◆ TEXT PROVIDED:
[BEGIN]
Fifteen of us met at Henry Tham. It is true; to have a good time one had better stick to like people. Groups formed soon enough, people left.

The high point of the night was the walk to the Gateway of India and the ride on a Victoria Buggy. After haggling for Rs. 350 (The extra 50 for the hypothetical policeman, who hypothetically would have fined us, if he found 6 passengers instead of 5!), we got a buggy eye view of Bombay between the Gateway and Marine Drive. India had just won the T20 match at Brabourne; thus, we also got a taste of after-victory fire crackers and celebrations. We did feel sad for the horse though.

Victoria - Ours was the best looking one around

G was a good girl till Sunday morning when she suddenly decided she needed to shop after all!
“No, it is just for Sarees. You never know when you might need them and I don’t have enough”
“But I don’t know where to find them”
“Let’s just walk around”

And walk around we did.

After some casual research, we headed off to Vile Parle station market. In the searing heat, relentless distance, a lot of hand wrenching, store hopping and “I like this. I like that also. Which do I take?”, she finally settled at Aari at Vile Parle (W) and loaded her bag. Before the salesman sold her some more, I dragged her out.

The only respite from the relentless walking in the heat was the sojourn at Iskon at Juhu. We sat there, amidst the beautiful idols, resting our feet on the cool marble and seeping in chants of Hare Rama, Hare Krishna. G snoozed.

Iskon, at Juhu

It was Bombay Black at night. G was watching her first play and I was nervous. The play is running houseful shows at Prithvi, so I was reassured. And it turned out to be good - with some clever acting, cleanly etched characters and incisive dialogues. Though at the start, we had some difficulty getting used to Radhika’s acting – her aggressiveness in dialogue delivery was difficult to fathom till one knows the reason behind the angst. Meenal and Shreyas were exceptional, Radhika a great dancer. Each one is mired in a love-hate relationship with the other. Two know the hate; it takes the blind Shreyas to bring in the love, and salvation along with it. Good watch.

A weekend used to the hilt. With friends around, the world seems a better place…

Thursday, October 18, 2007

Getting a life

I took up the arts again.

I can afford to. I have two hours of free time after I get back from work, and I am tired of staring at the computer the whole day looking at stocks going up and down. I needed to create, to vent, to go beyond limits, to experiment, to be myself. Thus, I am reading, singing and painting again!
[END]
◆ DATA SHOWN:
[BEGIN]
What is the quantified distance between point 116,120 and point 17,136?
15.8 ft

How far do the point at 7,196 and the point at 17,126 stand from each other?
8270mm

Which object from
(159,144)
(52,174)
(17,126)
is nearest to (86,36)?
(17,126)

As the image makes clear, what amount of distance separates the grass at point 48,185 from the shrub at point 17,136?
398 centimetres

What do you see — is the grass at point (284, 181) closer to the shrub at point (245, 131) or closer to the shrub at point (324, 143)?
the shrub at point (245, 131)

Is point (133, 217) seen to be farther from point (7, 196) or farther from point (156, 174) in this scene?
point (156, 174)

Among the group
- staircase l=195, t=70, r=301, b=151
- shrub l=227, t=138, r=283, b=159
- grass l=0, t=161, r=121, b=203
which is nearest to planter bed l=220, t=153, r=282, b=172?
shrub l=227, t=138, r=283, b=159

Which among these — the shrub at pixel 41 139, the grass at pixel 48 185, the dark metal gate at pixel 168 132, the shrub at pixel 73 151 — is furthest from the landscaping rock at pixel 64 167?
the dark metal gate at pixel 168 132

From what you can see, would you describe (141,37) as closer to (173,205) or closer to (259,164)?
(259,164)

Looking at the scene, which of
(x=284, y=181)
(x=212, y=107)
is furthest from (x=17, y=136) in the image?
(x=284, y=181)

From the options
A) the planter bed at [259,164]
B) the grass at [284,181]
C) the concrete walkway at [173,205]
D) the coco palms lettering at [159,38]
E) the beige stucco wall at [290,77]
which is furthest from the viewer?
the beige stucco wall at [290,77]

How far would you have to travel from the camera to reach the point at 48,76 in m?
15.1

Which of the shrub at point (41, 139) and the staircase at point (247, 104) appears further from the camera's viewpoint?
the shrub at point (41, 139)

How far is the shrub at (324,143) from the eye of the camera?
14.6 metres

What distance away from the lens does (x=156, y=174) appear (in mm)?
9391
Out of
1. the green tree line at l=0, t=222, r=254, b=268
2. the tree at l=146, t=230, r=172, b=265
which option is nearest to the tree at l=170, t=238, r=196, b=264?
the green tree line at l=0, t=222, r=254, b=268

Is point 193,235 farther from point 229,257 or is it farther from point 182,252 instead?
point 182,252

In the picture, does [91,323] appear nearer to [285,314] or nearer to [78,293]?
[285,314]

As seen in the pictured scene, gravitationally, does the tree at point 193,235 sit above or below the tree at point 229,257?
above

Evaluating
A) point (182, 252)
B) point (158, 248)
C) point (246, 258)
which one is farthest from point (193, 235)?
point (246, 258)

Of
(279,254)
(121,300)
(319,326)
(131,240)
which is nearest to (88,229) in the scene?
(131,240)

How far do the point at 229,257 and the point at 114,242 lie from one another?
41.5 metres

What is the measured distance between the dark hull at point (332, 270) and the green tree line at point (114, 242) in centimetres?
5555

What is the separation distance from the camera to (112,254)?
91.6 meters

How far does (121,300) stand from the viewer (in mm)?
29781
[END]
◆ EXERCISE OBJECTIVE:
Answer these questions from the blog post:
(a) What price was agreed for the Victoria buggy ride?
(b) At which store did G finally settle to buy sarees?
(c) What was the name of the play seen at night?
Use only the blog post to respond.

◆ TASK OUTPUT:
(a) Rs. 350
(b) Aari at Vile Parle (W)
(c) Bombay Black